**Excerpt**
# Quick `ms3` reference

## To run this notebook

* install ms3 (`pip install ms3`)
* set the `DATA_PATH` to where you want the folder `dcml_corpora` to be created that contains the data

Read about {ref}`keys_and_ids` {ref}`Keys and IDs <keys_and_ids>` 

In [1]:
DATA_PATH = '~'

## Setup

In [2]:
import os
import ms3
from git import Repo

corpora_path = os.path.join(os.path.expanduser(DATA_PATH), 'dcml_corpora')
if os.path.isdir(corpora_path):
    repo = Repo(corpora_path)
else:
    repo = Repo.clone_from(url='https://github.com/DCMLab/dcml_corpora.git', 
                to_path=corpora_path, 
                multi_options=['--recurse-submodules', '--shallow-submodules'])

**Data rows**
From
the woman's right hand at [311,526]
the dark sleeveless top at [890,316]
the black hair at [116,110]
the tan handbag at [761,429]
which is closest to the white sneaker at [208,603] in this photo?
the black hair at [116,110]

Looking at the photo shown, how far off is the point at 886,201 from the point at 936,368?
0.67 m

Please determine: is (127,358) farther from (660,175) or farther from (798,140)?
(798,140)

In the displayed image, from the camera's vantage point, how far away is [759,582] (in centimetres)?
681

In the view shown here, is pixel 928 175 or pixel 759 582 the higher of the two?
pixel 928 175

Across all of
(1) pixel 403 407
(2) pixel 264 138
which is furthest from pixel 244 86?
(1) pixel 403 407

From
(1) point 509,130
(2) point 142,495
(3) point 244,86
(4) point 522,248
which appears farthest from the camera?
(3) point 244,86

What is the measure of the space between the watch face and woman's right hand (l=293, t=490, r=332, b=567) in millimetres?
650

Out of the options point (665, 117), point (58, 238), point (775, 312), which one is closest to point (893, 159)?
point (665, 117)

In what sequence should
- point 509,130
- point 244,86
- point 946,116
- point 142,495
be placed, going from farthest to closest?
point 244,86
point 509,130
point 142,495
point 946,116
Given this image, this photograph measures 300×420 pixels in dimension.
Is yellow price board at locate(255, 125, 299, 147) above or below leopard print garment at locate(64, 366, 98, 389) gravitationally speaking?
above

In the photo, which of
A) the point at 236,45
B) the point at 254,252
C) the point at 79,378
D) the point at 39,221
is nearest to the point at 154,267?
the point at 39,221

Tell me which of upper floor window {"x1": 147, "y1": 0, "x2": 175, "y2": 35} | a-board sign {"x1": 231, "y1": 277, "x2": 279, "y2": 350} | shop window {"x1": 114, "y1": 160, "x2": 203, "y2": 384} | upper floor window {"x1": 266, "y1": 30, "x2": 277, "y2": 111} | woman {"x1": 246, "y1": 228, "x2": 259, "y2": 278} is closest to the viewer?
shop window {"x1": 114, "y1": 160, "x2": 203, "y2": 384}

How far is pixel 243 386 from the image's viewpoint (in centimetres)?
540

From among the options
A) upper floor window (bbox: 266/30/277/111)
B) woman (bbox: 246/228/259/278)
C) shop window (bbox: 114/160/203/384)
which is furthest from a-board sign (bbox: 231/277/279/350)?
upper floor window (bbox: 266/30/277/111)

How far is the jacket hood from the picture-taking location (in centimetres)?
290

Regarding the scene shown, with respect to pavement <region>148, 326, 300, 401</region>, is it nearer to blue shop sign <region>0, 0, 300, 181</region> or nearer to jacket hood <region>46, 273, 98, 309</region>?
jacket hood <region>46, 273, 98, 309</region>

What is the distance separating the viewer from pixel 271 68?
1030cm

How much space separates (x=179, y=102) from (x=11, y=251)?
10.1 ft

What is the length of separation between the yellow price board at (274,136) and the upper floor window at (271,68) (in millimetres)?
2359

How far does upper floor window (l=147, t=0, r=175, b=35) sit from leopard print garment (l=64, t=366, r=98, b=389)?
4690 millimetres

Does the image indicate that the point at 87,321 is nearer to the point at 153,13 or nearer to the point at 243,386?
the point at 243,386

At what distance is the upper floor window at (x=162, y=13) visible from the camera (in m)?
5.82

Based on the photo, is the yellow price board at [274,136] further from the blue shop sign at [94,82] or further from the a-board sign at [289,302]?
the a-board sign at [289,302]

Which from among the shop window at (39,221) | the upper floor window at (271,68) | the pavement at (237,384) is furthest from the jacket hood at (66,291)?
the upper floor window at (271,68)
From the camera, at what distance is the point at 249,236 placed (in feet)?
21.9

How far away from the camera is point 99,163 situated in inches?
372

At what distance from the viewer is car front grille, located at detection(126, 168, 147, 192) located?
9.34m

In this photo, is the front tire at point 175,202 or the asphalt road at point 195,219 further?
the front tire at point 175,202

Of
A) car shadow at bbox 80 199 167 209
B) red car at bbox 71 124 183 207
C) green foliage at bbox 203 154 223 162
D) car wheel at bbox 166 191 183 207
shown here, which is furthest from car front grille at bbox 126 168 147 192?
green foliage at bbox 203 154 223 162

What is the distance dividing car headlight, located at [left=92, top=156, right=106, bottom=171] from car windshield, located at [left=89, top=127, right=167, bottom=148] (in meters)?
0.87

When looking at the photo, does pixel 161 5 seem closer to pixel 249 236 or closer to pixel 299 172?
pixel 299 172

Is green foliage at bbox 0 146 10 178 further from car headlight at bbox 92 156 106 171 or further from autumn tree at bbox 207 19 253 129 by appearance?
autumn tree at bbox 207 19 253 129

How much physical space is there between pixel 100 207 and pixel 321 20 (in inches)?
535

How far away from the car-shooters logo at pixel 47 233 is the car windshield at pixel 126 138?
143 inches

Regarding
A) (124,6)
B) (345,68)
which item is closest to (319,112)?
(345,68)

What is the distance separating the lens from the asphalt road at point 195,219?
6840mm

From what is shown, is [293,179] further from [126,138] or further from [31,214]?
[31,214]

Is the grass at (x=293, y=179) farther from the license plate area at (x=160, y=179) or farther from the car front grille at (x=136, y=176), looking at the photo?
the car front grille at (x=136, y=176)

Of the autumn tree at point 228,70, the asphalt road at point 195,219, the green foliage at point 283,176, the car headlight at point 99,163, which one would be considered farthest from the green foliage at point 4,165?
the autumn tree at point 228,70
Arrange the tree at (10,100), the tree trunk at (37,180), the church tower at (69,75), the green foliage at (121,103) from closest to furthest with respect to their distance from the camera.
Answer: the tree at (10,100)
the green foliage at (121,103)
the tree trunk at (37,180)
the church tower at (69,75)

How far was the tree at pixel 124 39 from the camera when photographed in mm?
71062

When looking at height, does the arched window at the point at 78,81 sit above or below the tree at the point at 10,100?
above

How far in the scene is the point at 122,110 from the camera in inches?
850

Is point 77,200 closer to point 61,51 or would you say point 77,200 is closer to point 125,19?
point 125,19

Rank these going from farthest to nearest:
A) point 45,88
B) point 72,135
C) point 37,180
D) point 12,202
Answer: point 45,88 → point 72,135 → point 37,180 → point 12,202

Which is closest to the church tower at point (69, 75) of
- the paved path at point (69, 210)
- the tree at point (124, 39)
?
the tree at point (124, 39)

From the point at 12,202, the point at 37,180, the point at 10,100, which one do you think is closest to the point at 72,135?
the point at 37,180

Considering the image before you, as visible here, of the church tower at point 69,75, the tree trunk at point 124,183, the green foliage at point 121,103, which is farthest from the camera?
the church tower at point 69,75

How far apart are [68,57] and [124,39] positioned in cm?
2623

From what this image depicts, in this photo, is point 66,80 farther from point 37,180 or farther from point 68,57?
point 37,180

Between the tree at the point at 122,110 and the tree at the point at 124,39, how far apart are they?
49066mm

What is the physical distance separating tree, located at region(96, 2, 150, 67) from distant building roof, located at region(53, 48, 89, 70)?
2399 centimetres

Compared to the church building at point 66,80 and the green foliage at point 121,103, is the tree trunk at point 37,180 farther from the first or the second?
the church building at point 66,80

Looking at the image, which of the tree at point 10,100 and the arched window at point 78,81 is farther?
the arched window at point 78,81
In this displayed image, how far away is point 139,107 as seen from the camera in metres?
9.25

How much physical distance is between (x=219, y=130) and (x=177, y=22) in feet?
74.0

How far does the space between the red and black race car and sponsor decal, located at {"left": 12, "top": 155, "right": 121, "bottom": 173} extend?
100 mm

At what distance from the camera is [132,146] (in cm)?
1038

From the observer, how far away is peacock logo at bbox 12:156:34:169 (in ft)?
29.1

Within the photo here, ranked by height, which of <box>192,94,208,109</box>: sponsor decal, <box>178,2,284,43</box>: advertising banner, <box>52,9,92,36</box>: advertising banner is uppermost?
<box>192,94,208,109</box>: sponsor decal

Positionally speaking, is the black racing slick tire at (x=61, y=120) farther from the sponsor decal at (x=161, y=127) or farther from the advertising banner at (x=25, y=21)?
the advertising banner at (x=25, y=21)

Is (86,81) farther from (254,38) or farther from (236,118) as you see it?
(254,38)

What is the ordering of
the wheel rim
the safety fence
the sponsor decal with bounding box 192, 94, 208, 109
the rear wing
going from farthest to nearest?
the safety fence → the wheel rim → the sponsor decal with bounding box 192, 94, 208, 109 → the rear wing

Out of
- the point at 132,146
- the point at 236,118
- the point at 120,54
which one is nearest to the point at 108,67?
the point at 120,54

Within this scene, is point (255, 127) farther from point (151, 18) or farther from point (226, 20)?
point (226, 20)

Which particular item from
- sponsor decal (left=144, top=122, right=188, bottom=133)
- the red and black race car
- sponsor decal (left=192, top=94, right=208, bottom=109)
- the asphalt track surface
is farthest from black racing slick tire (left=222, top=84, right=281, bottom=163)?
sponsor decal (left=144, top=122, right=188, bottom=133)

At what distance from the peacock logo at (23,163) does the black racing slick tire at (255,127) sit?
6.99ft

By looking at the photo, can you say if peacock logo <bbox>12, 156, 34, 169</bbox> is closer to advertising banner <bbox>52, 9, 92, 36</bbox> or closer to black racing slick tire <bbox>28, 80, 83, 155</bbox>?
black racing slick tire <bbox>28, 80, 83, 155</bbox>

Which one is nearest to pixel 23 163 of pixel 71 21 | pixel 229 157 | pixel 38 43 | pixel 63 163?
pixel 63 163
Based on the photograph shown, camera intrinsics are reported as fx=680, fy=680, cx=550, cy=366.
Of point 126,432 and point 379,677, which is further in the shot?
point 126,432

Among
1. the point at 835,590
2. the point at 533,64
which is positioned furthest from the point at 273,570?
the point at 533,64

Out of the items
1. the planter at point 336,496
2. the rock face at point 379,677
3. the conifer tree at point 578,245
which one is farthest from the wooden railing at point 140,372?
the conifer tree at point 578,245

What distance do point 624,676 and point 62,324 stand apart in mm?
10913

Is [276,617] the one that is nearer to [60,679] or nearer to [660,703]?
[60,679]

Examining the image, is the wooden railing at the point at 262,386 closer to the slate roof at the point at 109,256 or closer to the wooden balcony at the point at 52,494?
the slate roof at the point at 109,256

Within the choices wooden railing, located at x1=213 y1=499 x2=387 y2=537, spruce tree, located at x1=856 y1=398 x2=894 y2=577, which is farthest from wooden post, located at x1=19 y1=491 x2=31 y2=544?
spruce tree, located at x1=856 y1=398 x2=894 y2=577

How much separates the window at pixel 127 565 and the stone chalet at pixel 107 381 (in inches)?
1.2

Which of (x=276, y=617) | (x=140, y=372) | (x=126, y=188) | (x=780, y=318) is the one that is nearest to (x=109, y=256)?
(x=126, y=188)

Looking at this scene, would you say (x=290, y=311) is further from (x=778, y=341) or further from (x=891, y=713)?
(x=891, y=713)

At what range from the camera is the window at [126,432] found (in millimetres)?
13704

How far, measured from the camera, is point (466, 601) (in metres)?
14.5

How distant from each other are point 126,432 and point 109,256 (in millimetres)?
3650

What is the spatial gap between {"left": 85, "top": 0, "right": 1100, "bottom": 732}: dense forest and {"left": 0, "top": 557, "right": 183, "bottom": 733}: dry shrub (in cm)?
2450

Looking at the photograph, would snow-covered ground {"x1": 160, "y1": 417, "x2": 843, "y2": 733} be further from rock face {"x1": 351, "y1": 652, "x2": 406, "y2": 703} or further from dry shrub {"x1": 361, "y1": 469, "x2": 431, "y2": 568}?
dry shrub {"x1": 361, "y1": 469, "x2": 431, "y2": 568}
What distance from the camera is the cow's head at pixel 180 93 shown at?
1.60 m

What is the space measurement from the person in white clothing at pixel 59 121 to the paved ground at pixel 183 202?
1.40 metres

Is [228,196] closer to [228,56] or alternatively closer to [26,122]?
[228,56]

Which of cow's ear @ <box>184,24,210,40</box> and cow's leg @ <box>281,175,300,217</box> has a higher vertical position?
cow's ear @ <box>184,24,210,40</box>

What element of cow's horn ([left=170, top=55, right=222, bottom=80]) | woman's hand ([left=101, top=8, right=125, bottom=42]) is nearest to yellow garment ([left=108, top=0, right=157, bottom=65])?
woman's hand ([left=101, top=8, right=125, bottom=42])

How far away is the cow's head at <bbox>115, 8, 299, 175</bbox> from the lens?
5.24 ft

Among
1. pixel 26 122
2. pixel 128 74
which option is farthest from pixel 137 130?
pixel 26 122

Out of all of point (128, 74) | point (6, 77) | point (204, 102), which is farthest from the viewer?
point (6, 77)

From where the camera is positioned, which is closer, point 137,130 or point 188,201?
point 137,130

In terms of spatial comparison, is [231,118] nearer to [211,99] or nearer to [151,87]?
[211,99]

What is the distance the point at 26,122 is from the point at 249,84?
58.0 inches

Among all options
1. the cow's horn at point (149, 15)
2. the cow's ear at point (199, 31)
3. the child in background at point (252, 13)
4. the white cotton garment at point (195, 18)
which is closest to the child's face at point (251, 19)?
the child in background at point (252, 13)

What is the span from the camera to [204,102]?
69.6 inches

**Aim**
According to the ms3 reference, what is the name of the folder that gets created at `DATA_PATH` to hold the data?

**Output below**
`dcml_corpora`